И к этому я бы добавил проблему осетино-ингушских отношений. В общем, с моей точки зрения, несмотря на последние события, благодаря Мансурову и Евкурову какой-то мир, пусть и хрупкий, но все-таки достигнут, и честь и хвала за это, но хрупкость остается. Поэтому Ингушетия это не только самая маленькая, самая непонятная республика, но я думаю, что во многом она непредсказуемая, и она может стать источником волнений, которые могут разойтись по Кавказу дальше. Очень бы не хотелось, чтобы так произошло, но я думаю, и сам президент, и в республике понимают, насколько сложное там возникло положение.

Игорь Яковенко: Алексей Всеволодович, раз вы затронули проблемы территориальных споров Ингушетии, вы говорили, я так понимаю, о Пригородном районе, тогда буквально два слова о другом территориальном споре, который существует с Чечней по поводу Сунжинского района. В какой стадии там ситуация?

Алексей Малашенко: В подвешенной. Одно время казалось, что полностью решен. Но там нет границ, не будем забывать, что это была Чечено-Ингушетия. А Сунжинский район не такой бедный, как кажется, там есть, за что поспорить. И при условии, что Рамзан очень амбициозен с одной стороны, а с другой стороны он хочет иметь хорошие отношения со всеми, я думаю, что ситуацию можно решить только при активном посредничестве или действиях федерального центра.
_ _ _ _
Задания к упражнению
**a.** В какой стадии, по словам Малашенко в отрывке об Ингушетии, находится спор о Сунжинском районе?
**b.** Отредактируйте отрывок об Ингушетии: перепишите его от слов «Алексей Малашенко: В» до слов «действиях федерального центра.» включительно, заменив «Сунжинский район» на «спорный район».

Материал
_ _ _ _
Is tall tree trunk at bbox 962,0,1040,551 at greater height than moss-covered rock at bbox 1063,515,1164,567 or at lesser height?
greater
_ _ _ _
Ответы по заданиям
**a.** В подвешенной.

**b.**
Алексей Малашенко: В подвешенной. Одно время казалось, что полностью решен. Но там нет границ, не будем забывать, что это была Чечено-Ингушетия. А спорный район не такой бедный, как кажется, там есть, за что поспорить. И при условии, что Рамзан очень амбициозен с одной стороны, а с другой стороны он хочет иметь хорошие отношения со всеми, я думаю, что ситуацию можно решить только при активном посредничестве или действиях федерального центра.